> [Objective]: Copy the lines below word for word, leaving out the pictures.

> [Given information]:
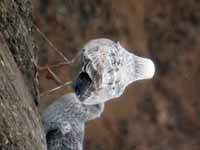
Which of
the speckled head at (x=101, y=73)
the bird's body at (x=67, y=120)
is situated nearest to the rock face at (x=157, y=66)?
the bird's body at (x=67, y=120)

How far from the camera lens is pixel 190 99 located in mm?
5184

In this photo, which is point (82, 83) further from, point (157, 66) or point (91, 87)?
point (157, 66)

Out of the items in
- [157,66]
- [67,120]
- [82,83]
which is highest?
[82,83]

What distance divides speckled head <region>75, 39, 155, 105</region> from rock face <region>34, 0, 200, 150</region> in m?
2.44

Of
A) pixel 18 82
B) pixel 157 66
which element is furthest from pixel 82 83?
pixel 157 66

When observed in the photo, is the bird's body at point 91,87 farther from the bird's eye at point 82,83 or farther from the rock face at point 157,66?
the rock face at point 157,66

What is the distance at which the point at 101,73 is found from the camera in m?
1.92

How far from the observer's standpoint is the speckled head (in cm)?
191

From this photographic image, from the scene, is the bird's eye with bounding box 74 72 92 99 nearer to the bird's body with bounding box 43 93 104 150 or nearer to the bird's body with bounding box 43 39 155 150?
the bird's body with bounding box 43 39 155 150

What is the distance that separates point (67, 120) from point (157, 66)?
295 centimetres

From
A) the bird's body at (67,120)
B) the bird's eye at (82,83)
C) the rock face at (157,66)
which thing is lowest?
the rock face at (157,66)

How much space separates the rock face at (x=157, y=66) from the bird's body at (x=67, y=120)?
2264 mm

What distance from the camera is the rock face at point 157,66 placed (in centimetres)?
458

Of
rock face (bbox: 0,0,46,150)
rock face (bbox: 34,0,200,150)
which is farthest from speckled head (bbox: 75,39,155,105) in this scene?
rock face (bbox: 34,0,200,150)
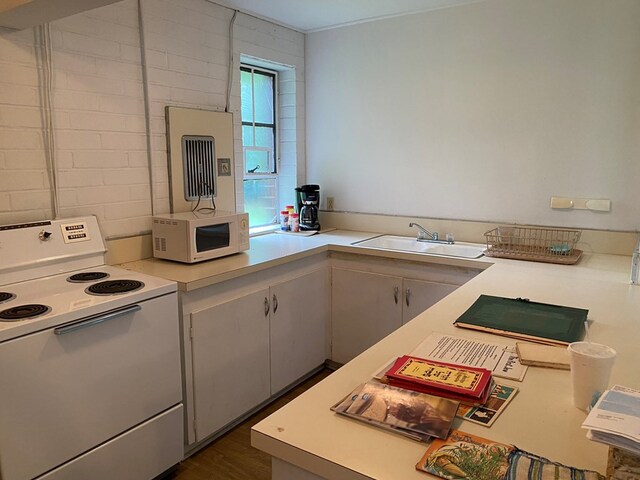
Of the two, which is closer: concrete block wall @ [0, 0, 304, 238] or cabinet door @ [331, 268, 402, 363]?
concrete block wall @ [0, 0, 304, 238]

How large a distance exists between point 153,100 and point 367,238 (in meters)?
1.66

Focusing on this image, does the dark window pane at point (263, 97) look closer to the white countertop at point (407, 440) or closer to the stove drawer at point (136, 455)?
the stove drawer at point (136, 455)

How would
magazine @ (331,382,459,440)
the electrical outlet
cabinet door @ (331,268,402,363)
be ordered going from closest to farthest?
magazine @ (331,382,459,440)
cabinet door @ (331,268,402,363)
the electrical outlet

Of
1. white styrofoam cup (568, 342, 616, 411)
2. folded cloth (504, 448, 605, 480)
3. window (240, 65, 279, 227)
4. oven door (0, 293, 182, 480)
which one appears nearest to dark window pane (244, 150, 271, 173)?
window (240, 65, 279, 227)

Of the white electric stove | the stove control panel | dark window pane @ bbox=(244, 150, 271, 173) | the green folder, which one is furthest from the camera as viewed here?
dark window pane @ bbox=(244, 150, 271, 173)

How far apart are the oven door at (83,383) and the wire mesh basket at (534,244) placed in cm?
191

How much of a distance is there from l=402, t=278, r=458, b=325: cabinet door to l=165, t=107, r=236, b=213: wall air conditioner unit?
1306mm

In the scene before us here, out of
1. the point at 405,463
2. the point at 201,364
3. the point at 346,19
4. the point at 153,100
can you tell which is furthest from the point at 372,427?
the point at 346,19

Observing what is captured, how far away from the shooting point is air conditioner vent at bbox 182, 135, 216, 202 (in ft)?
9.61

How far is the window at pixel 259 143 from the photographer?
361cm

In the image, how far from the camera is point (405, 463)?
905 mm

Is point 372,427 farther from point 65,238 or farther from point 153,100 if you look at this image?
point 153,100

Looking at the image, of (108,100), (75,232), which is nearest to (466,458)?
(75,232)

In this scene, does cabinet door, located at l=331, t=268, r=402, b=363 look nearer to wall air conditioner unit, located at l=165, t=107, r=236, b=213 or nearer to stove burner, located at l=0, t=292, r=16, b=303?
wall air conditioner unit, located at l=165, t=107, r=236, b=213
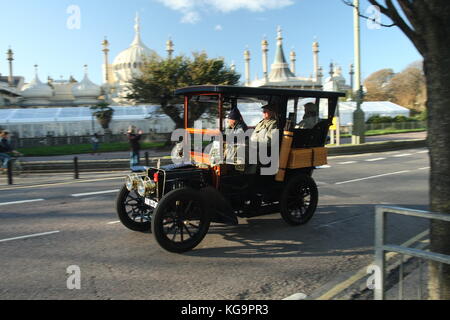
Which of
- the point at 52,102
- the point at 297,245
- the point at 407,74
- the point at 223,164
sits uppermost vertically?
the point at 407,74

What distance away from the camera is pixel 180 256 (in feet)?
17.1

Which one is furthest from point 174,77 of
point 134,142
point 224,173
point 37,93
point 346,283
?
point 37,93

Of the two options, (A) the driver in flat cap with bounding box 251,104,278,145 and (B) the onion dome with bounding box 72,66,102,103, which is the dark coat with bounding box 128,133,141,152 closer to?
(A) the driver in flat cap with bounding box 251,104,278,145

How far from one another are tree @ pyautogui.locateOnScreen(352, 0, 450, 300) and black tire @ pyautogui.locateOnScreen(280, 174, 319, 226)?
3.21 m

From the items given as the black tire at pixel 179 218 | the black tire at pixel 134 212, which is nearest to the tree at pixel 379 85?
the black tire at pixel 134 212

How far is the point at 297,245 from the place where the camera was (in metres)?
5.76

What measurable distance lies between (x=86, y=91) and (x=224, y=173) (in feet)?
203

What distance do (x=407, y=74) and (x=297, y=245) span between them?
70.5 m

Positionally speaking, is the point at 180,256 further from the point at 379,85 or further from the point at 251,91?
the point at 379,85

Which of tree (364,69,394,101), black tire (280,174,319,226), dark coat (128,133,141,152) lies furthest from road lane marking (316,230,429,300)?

> [Exercise response]:
Which of
the speckled head at (x=101, y=73)
the bird's body at (x=67, y=120)
is situated nearest to the rock face at (x=157, y=66)?
the bird's body at (x=67, y=120)

How far from the camera lens is pixel 190 99 located in mm?
5184

In this photo, which is point (82, 83) further from, point (157, 66) or point (91, 87)?
point (157, 66)

Out of the items in
- [157,66]
- [67,120]
- [82,83]
which is highest?
[82,83]

What distance divides speckled head <region>75, 39, 155, 105</region> from rock face <region>34, 0, 200, 150</region> in m?
2.44

Of
A) pixel 18 82
B) pixel 157 66
which element is furthest from pixel 82 83?
pixel 157 66

When observed in the photo, is the bird's body at point 91,87 farther from the bird's eye at point 82,83 or farther from the rock face at point 157,66?
the rock face at point 157,66

What is the distance at which the point at 101,73 is found from the camera in m?
1.92

How far from the observer's standpoint is the speckled head (in cm)?
191

From this photographic image, from the scene, is the bird's eye with bounding box 74 72 92 99 nearer to the bird's body with bounding box 43 93 104 150 or nearer to the bird's body with bounding box 43 39 155 150?
the bird's body with bounding box 43 39 155 150

What is the distance that separates point (67, 120) from point (157, 66)?
295 centimetres

From
A) the bird's body at (67,120)
B) the bird's eye at (82,83)
C) the rock face at (157,66)
which thing is lowest?
the rock face at (157,66)

How much space separates the rock face at (x=157, y=66) from the bird's body at (x=67, y=120)?
2264 mm

What distance from the camera is the rock face at point 157,66 placed (in centimetres)?
458

Of
rock face (bbox: 0,0,46,150)
rock face (bbox: 34,0,200,150)
which is farthest from speckled head (bbox: 75,39,155,105) in this scene?
rock face (bbox: 34,0,200,150)
Of the two, which is closer: concrete block wall @ [0, 0, 304, 238] or cabinet door @ [331, 268, 402, 363]?
concrete block wall @ [0, 0, 304, 238]

How large a distance exists between point 153,100 and point 367,238 (in meters)?
1.66

Focusing on this image, does the dark window pane at point (263, 97) look closer to the white countertop at point (407, 440) or closer to the stove drawer at point (136, 455)?
the stove drawer at point (136, 455)

How would
magazine @ (331,382,459,440)
the electrical outlet
cabinet door @ (331,268,402,363)
be ordered going from closest to farthest?
magazine @ (331,382,459,440)
cabinet door @ (331,268,402,363)
the electrical outlet

Of
1. white styrofoam cup (568, 342, 616, 411)
2. folded cloth (504, 448, 605, 480)
3. window (240, 65, 279, 227)
4. oven door (0, 293, 182, 480)
which one appears nearest to dark window pane (244, 150, 271, 173)?
window (240, 65, 279, 227)

Of the white electric stove | the stove control panel | dark window pane @ bbox=(244, 150, 271, 173) | the green folder, which one is furthest from the camera as viewed here?
dark window pane @ bbox=(244, 150, 271, 173)

How far apart are the oven door at (83,383) and the wire mesh basket at (534,244) placed in cm?
191

How much of a distance is there from l=402, t=278, r=458, b=325: cabinet door to l=165, t=107, r=236, b=213: wall air conditioner unit?
1306mm

In the scene before us here, out of
1. the point at 405,463
2. the point at 201,364
3. the point at 346,19
4. the point at 153,100
can you tell which is furthest from the point at 372,427?
the point at 346,19

Observing what is captured, how far away from the shooting point is air conditioner vent at bbox 182, 135, 216, 202 (in ft)?
9.61

How far is the window at pixel 259 143 from the photographer?
361cm

In the image, how far from the camera is point (405, 463)?
905 mm

Is point 372,427 farther from point 65,238 or farther from point 153,100 if you look at this image?
point 153,100

Looking at the image, of (108,100), (75,232), which is nearest to (466,458)?
(75,232)

In this scene, does cabinet door, located at l=331, t=268, r=402, b=363 look nearer to wall air conditioner unit, located at l=165, t=107, r=236, b=213 or nearer to stove burner, located at l=0, t=292, r=16, b=303?
wall air conditioner unit, located at l=165, t=107, r=236, b=213
Which of
- the point at 52,102
- the point at 297,245
- the point at 407,74
- the point at 223,164
sits uppermost vertically?
the point at 407,74

What distance away from the camera is pixel 180 256 (in feet)?
17.1

Which one is furthest from point 174,77 of
point 134,142
point 224,173
point 37,93
point 346,283
?
point 37,93

Of the two options, (A) the driver in flat cap with bounding box 251,104,278,145 and (B) the onion dome with bounding box 72,66,102,103, which is the dark coat with bounding box 128,133,141,152 closer to?
(A) the driver in flat cap with bounding box 251,104,278,145

How far from one another are tree @ pyautogui.locateOnScreen(352, 0, 450, 300) and black tire @ pyautogui.locateOnScreen(280, 174, 319, 226)?
3.21 m

From the items given as the black tire at pixel 179 218 | the black tire at pixel 134 212, which is nearest to the tree at pixel 379 85?
the black tire at pixel 134 212

How far is the point at 297,245 from the place where the camera was (in metres)?
5.76

What measurable distance lies between (x=86, y=91) and (x=224, y=173) (in feet)?
203

What distance do (x=407, y=74) and (x=297, y=245) span between them?
70.5 m

Positionally speaking, is the point at 180,256 further from the point at 379,85 or further from the point at 251,91?
the point at 379,85

Which of tree (364,69,394,101), black tire (280,174,319,226), dark coat (128,133,141,152) lies furthest from road lane marking (316,230,429,300)?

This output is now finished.